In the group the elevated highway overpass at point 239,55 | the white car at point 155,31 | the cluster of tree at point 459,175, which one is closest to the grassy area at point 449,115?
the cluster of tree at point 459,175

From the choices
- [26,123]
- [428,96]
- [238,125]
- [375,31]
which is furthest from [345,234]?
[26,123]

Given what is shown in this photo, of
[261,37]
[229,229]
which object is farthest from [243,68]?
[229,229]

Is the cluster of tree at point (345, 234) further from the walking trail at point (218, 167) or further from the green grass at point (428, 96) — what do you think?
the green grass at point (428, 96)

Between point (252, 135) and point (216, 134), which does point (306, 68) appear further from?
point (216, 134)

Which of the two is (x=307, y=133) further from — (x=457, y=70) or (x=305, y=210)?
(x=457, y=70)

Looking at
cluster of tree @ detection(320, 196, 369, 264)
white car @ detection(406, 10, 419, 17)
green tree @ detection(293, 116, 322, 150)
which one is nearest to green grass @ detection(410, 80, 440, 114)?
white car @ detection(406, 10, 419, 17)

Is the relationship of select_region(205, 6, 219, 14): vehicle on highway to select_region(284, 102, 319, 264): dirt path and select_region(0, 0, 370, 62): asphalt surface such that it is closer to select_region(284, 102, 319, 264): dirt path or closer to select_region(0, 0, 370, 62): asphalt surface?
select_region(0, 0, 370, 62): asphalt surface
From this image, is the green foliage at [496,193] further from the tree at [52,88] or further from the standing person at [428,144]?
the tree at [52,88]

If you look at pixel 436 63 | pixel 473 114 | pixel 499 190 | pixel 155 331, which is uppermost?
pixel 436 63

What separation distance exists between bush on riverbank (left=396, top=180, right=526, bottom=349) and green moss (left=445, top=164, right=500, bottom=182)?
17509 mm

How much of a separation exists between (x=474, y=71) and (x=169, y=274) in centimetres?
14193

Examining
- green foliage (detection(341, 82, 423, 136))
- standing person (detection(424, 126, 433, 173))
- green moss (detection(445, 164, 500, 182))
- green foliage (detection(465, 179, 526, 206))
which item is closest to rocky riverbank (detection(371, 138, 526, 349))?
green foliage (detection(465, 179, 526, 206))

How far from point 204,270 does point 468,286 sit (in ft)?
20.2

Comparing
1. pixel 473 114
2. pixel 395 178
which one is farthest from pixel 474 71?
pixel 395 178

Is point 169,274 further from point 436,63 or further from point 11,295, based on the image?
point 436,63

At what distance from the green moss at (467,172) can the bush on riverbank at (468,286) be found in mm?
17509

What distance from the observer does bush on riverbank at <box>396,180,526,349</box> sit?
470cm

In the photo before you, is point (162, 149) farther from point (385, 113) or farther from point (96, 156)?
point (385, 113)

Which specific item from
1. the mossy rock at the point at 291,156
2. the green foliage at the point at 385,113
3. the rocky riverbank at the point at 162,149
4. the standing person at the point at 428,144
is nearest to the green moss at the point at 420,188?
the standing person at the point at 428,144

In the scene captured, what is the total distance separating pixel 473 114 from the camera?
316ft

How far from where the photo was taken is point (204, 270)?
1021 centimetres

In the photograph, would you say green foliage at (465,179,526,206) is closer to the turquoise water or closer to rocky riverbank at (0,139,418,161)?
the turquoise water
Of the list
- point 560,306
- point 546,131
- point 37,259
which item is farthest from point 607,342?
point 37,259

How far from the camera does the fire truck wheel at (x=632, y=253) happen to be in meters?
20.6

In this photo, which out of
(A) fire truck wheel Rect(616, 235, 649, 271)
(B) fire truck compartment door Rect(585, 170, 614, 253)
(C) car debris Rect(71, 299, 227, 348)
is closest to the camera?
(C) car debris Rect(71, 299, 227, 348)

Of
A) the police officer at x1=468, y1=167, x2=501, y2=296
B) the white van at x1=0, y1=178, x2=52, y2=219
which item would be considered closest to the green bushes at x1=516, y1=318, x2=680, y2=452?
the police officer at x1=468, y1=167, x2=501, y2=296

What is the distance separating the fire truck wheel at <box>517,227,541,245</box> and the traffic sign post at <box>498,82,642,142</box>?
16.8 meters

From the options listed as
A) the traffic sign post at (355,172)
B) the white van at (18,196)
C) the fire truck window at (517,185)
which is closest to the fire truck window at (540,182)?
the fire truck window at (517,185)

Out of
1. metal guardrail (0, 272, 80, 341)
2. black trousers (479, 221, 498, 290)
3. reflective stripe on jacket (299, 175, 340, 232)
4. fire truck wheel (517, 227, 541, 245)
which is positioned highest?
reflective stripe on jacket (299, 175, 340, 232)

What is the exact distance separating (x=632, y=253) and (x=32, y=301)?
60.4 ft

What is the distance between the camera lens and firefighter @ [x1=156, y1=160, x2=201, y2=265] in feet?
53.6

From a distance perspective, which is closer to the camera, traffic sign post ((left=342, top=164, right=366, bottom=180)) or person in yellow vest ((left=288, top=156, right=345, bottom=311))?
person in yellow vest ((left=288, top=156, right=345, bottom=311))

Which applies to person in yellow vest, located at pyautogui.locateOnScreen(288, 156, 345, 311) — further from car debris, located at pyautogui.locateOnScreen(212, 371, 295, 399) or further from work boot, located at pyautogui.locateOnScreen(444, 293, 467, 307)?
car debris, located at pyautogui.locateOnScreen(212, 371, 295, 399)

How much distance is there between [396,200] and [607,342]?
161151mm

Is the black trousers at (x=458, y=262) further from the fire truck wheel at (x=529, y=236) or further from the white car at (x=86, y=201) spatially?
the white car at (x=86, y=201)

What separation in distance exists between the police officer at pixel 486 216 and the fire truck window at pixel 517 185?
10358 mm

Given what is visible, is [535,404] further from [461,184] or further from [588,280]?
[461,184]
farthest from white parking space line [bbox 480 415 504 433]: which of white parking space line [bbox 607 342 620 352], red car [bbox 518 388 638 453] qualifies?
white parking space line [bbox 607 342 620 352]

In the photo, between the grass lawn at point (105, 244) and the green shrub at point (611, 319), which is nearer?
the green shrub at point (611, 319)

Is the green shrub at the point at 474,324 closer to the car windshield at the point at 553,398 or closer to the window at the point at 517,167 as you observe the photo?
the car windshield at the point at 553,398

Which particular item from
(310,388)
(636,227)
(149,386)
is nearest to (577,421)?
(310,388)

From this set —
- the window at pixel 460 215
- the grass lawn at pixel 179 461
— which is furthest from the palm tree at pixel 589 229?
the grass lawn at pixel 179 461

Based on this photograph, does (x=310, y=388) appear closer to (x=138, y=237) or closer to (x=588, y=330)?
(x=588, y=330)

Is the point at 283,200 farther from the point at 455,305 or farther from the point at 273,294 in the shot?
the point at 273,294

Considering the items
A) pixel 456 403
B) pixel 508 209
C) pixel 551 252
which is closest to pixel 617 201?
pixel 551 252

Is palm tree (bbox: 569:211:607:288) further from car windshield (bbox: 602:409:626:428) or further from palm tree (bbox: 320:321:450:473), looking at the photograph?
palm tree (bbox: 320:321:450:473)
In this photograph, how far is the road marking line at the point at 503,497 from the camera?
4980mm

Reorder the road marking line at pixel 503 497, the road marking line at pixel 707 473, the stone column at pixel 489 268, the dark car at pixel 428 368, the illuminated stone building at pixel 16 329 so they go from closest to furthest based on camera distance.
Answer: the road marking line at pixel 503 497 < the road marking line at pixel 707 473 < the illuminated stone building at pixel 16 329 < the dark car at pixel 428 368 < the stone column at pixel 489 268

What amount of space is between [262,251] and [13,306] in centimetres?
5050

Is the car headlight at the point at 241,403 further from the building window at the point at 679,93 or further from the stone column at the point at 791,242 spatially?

◆ ◆ ◆ ◆

Repeat the data in its entirety, character for character.

In the group the elevated highway overpass at point 239,55 | the white car at point 155,31 | the cluster of tree at point 459,175, which one is closest to the grassy area at point 449,115?
the cluster of tree at point 459,175

From the choices
- [26,123]
- [428,96]
- [238,125]
- [375,31]
which is furthest from [345,234]?
[26,123]

Given what is shown in this photo, of
[261,37]
[229,229]
which object is farthest from [243,68]?
[229,229]

Is the cluster of tree at point (345, 234) further from the walking trail at point (218, 167) or further from the green grass at point (428, 96) — what do you think?
the green grass at point (428, 96)

Between point (252, 135) and point (216, 134), which does point (306, 68) appear further from?
point (216, 134)

Which of the two is (x=307, y=133) further from — (x=457, y=70) or (x=305, y=210)?
(x=457, y=70)

Looking at
cluster of tree @ detection(320, 196, 369, 264)
white car @ detection(406, 10, 419, 17)
green tree @ detection(293, 116, 322, 150)
which one is nearest to green grass @ detection(410, 80, 440, 114)?
white car @ detection(406, 10, 419, 17)

Is the relationship of select_region(205, 6, 219, 14): vehicle on highway to select_region(284, 102, 319, 264): dirt path and select_region(0, 0, 370, 62): asphalt surface such that it is closer to select_region(284, 102, 319, 264): dirt path or closer to select_region(0, 0, 370, 62): asphalt surface?
select_region(0, 0, 370, 62): asphalt surface
From this image, is the green foliage at [496,193] further from the tree at [52,88] or further from the standing person at [428,144]?
the tree at [52,88]

If you look at pixel 436 63 | pixel 473 114 | pixel 499 190 | pixel 155 331, which is uppermost?
pixel 436 63

What separation distance exists between bush on riverbank (left=396, top=180, right=526, bottom=349) and green moss (left=445, top=164, right=500, bottom=182)?
17509 mm

How much of a separation exists between (x=474, y=71) and (x=169, y=274) in centimetres?
14193

Examining
- green foliage (detection(341, 82, 423, 136))
- standing person (detection(424, 126, 433, 173))
- green moss (detection(445, 164, 500, 182))
- green foliage (detection(465, 179, 526, 206))
which item is closest to rocky riverbank (detection(371, 138, 526, 349))?
green foliage (detection(465, 179, 526, 206))

How far from point 204,270 does point 468,286 sit (in ft)?
20.2

Comparing
1. pixel 473 114
2. pixel 395 178
which one is farthest from pixel 474 71?
pixel 395 178

Is point 169,274 further from point 436,63 or further from point 11,295, based on the image?
point 436,63

At what distance from the green moss at (467,172) can the bush on riverbank at (468,286) be found in mm?
17509

What distance from the observer does bush on riverbank at <box>396,180,526,349</box> sit?
470cm

In the photo before you, is point (162, 149) farther from point (385, 113) or farther from point (96, 156)?
point (385, 113)

Which specific item from
1. the mossy rock at the point at 291,156
2. the green foliage at the point at 385,113
3. the rocky riverbank at the point at 162,149
4. the standing person at the point at 428,144
is nearest to the green moss at the point at 420,188?
the standing person at the point at 428,144

In the scene captured, what is the total distance separating pixel 473 114 from the camera?
316ft

How far from where the photo was taken is point (204, 270)?
1021 centimetres

In the photograph, would you say green foliage at (465,179,526,206) is closer to the turquoise water or closer to rocky riverbank at (0,139,418,161)?
the turquoise water
Of the list
- point 560,306
- point 546,131
- point 37,259
which item is farthest from point 607,342?
point 37,259

How far from the camera does the fire truck wheel at (x=632, y=253) happen to be in meters?
20.6

In this photo, which out of
(A) fire truck wheel Rect(616, 235, 649, 271)
(B) fire truck compartment door Rect(585, 170, 614, 253)
(C) car debris Rect(71, 299, 227, 348)
is closest to the camera?
(C) car debris Rect(71, 299, 227, 348)

Of
A) the police officer at x1=468, y1=167, x2=501, y2=296
B) the white van at x1=0, y1=178, x2=52, y2=219
which item would be considered closest to the green bushes at x1=516, y1=318, x2=680, y2=452?
the police officer at x1=468, y1=167, x2=501, y2=296

What is the distance separating the fire truck wheel at <box>517,227,541,245</box> and the traffic sign post at <box>498,82,642,142</box>?
16.8 meters

From the options listed as
A) the traffic sign post at (355,172)
B) the white van at (18,196)
C) the fire truck window at (517,185)
which is closest to the fire truck window at (540,182)?
the fire truck window at (517,185)

Out of
1. metal guardrail (0, 272, 80, 341)
2. black trousers (479, 221, 498, 290)
3. reflective stripe on jacket (299, 175, 340, 232)
4. fire truck wheel (517, 227, 541, 245)
which is positioned highest?
reflective stripe on jacket (299, 175, 340, 232)

What is the exact distance separating (x=632, y=253) and (x=32, y=301)?
60.4 ft

What is the distance between the camera lens and firefighter @ [x1=156, y1=160, x2=201, y2=265] in feet?
53.6

From a distance perspective, which is closer to the camera, traffic sign post ((left=342, top=164, right=366, bottom=180)) or person in yellow vest ((left=288, top=156, right=345, bottom=311))?
person in yellow vest ((left=288, top=156, right=345, bottom=311))

Which applies to person in yellow vest, located at pyautogui.locateOnScreen(288, 156, 345, 311) — further from car debris, located at pyautogui.locateOnScreen(212, 371, 295, 399) or further from work boot, located at pyautogui.locateOnScreen(444, 293, 467, 307)?
car debris, located at pyautogui.locateOnScreen(212, 371, 295, 399)

How much distance is there between [396,200] and [607,342]?
161151mm

Is the black trousers at (x=458, y=262) further from the fire truck wheel at (x=529, y=236) or further from the white car at (x=86, y=201) spatially?
the white car at (x=86, y=201)

What separation in distance exists between the police officer at pixel 486 216 and the fire truck window at pixel 517 185?
10358 mm

Given what is visible, is [535,404] further from [461,184] or further from [588,280]?
[461,184]
farthest from white parking space line [bbox 480 415 504 433]: which of white parking space line [bbox 607 342 620 352], red car [bbox 518 388 638 453] qualifies?
white parking space line [bbox 607 342 620 352]

In the photo, between the grass lawn at point (105, 244) and the green shrub at point (611, 319), which is nearer?
the green shrub at point (611, 319)

Is the green shrub at the point at 474,324 closer to the car windshield at the point at 553,398 or closer to the window at the point at 517,167 as you observe the photo?
the car windshield at the point at 553,398

Which particular item from
(310,388)
(636,227)
(149,386)
is nearest to (577,421)?
(310,388)

From this set —
- the window at pixel 460 215
- the grass lawn at pixel 179 461
— which is furthest from the palm tree at pixel 589 229?
the grass lawn at pixel 179 461

Based on this photograph, does (x=310, y=388) appear closer to (x=138, y=237) or closer to (x=588, y=330)?
(x=588, y=330)

Is the point at 283,200 farther from the point at 455,305 or farther from the point at 273,294 in the shot?
the point at 273,294

Considering the items
A) pixel 456 403
B) pixel 508 209
C) pixel 551 252
which is closest to pixel 617 201?
pixel 551 252

Is palm tree (bbox: 569:211:607:288) further from car windshield (bbox: 602:409:626:428) or further from palm tree (bbox: 320:321:450:473), looking at the photograph?
palm tree (bbox: 320:321:450:473)
In this photograph, how far is the road marking line at the point at 503,497 from the camera?
4980mm

Reorder the road marking line at pixel 503 497, the road marking line at pixel 707 473, the stone column at pixel 489 268, the dark car at pixel 428 368, the illuminated stone building at pixel 16 329 so they go from closest to furthest based on camera distance.
Answer: the road marking line at pixel 503 497 < the road marking line at pixel 707 473 < the illuminated stone building at pixel 16 329 < the dark car at pixel 428 368 < the stone column at pixel 489 268

What amount of space is between [262,251] and [13,306] in centimetres?
5050

Is the car headlight at the point at 241,403 further from the building window at the point at 679,93 or further from the stone column at the point at 791,242 spatially?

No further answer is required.